Stop Mathematica from rounding the value
There is a system option:
SystemOptions["SymbolicSumThreshold"]
(* {"SymbolicSumThreshold" -> 1000000} *)
Above a sum of length 10^6, Sum
will try a symbolic method. I'm not sure it's worth trying to explain why a symbolic method will fail on a random summand.
Some alternatives:
xn[n_] := With[{opts = SystemOptions["SymbolicSumThreshold"]},
Internal`WithLocalSettings[
SetSystemOptions[{"SymbolicSumThreshold" -> n}],
1/n Sum[x, {j, 1, n}],
SetSystemOptions[opts]
]
];
xn[n_] := 1/n Sum[x, {j, 1, n}, Method -> "Procedural"];
xn[n_] := 1/n Total@RandomInteger[{1, 6}, n]; (* bypasses x *)
The last one will be fastest, probably the fastest possible.
Sum
is, at its core, a symbolic method intended to deduce sums of large, perhaps infinite series. To actually add up numbers, use Total
.
xn[n_] := 1/n Total[Table[x, {j, 1, n}]]
xn[10^8]
349988177/100000000
A better way to define xn
is
xn[n_Integer /; Positive[n]] := Mean[RandomInteger[6, n]]
This definition requires n
to be a positive integer, which is a reasonable constraint for this problem.
Let's look at some evaluations.

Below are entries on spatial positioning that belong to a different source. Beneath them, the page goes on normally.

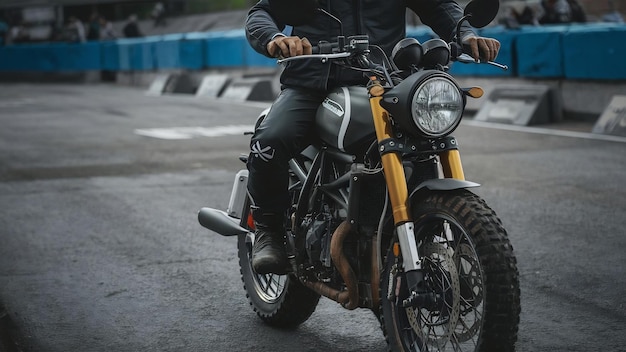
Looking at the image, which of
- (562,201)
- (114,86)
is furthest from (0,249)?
(114,86)

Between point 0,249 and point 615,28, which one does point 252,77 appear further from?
point 0,249

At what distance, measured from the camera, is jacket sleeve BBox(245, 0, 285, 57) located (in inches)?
179

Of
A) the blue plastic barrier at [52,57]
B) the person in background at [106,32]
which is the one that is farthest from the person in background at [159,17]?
the blue plastic barrier at [52,57]

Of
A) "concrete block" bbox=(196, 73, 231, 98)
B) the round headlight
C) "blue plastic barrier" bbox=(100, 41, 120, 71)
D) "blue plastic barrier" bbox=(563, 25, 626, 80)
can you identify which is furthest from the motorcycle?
"blue plastic barrier" bbox=(100, 41, 120, 71)

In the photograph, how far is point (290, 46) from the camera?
13.8ft

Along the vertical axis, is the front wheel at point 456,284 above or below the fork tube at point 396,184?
below

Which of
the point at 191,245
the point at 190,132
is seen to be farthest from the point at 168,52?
the point at 191,245

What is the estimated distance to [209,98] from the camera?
23547mm

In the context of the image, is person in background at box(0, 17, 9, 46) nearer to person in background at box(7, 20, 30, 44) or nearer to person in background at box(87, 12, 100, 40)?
person in background at box(7, 20, 30, 44)

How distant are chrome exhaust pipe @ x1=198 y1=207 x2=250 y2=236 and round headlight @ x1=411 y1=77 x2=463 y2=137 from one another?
1.67 metres

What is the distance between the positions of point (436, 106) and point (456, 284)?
0.64m

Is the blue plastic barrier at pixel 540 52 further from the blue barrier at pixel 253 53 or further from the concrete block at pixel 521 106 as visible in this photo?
the concrete block at pixel 521 106

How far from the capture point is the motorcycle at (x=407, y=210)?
381cm

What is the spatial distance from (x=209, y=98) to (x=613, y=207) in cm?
1591
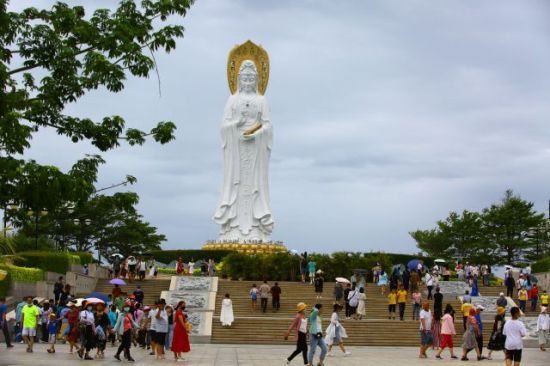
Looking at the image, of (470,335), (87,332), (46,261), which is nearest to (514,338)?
(470,335)

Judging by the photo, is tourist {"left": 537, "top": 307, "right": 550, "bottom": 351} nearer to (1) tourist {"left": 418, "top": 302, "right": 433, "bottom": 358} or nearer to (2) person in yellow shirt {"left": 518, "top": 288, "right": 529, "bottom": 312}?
(1) tourist {"left": 418, "top": 302, "right": 433, "bottom": 358}

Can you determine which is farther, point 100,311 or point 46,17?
point 100,311

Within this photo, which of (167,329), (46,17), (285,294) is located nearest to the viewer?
(46,17)

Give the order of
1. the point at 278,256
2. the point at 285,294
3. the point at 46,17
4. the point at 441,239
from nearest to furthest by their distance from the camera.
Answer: the point at 46,17
the point at 285,294
the point at 278,256
the point at 441,239

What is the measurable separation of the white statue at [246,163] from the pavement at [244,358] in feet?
80.3

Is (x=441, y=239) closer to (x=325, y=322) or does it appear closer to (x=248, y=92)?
(x=248, y=92)

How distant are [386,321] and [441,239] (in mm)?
31489

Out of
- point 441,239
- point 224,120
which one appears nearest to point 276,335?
point 224,120

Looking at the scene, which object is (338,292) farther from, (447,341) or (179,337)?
(179,337)

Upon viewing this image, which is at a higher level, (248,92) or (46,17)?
(248,92)

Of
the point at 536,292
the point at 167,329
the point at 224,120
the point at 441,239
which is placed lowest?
the point at 167,329

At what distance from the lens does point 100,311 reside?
743 inches

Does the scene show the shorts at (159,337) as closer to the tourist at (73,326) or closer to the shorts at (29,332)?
the tourist at (73,326)

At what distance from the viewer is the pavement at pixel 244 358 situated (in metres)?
17.4
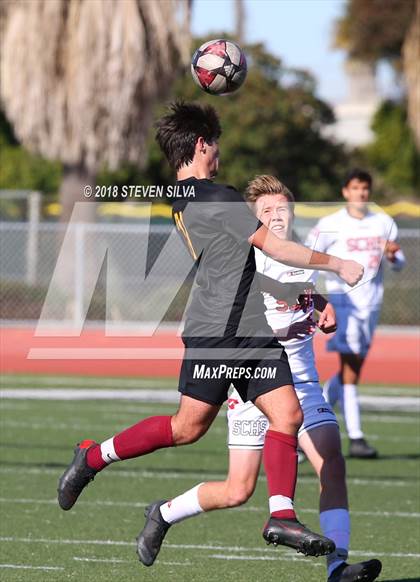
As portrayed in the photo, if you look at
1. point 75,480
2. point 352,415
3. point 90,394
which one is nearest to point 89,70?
point 90,394

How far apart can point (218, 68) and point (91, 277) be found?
14.6 meters

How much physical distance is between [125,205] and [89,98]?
10.6 ft

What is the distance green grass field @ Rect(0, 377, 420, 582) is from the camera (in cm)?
648

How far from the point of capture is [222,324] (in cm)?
561

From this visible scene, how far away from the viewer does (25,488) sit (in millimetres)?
8766

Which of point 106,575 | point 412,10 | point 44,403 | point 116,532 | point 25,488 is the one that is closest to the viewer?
point 106,575

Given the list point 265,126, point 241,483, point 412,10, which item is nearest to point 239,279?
point 241,483

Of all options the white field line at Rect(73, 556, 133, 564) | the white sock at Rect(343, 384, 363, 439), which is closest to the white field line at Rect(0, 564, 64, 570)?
the white field line at Rect(73, 556, 133, 564)

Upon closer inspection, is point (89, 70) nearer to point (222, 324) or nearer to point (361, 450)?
point (361, 450)

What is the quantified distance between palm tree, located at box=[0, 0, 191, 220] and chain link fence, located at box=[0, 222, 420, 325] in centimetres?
148

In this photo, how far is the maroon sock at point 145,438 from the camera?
228 inches

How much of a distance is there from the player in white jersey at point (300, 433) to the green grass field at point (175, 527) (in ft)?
1.84

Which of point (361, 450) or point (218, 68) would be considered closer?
point (218, 68)

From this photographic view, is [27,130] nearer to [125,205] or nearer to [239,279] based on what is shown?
[125,205]
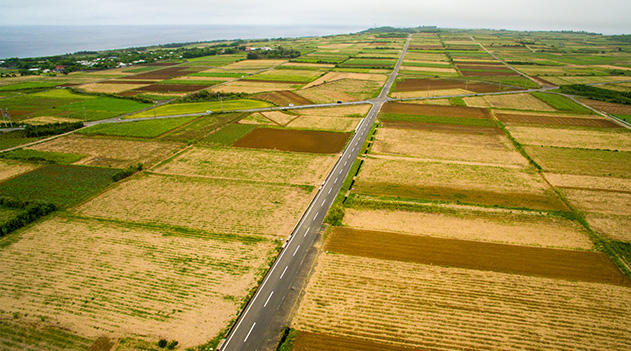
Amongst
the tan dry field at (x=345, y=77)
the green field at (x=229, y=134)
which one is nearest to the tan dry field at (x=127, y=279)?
the green field at (x=229, y=134)

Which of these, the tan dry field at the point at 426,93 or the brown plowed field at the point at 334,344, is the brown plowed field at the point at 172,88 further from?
the brown plowed field at the point at 334,344

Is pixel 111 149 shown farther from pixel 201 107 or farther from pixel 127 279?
pixel 127 279

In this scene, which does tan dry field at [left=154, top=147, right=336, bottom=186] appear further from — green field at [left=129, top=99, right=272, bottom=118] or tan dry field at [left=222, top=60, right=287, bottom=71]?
tan dry field at [left=222, top=60, right=287, bottom=71]

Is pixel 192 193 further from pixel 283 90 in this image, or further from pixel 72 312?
pixel 283 90

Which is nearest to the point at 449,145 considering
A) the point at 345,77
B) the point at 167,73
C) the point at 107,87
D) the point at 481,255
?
the point at 481,255

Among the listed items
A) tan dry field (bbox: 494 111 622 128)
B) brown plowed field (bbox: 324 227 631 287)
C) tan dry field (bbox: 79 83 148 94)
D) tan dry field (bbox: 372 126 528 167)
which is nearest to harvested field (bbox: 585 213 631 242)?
brown plowed field (bbox: 324 227 631 287)

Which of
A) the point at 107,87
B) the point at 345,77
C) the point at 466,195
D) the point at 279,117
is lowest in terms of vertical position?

I useSeedRandom
to get reproducible results.
SeedRandom[42]; Table[xn[i], {i, 0, 5}]
{xn[0], 3, 5/2, 4/3, 9/4, 13/5}
Note that zero is not accepted and that the results are all exact numbers.
Now lets look at n = 10^7
.
SeedRandom[42]; x10to7 = xn[10^7]
5999573/2000000
x10to7 // N // InputForm
2.9997865
In this case, the machine value contains an accurate representation of the exact number.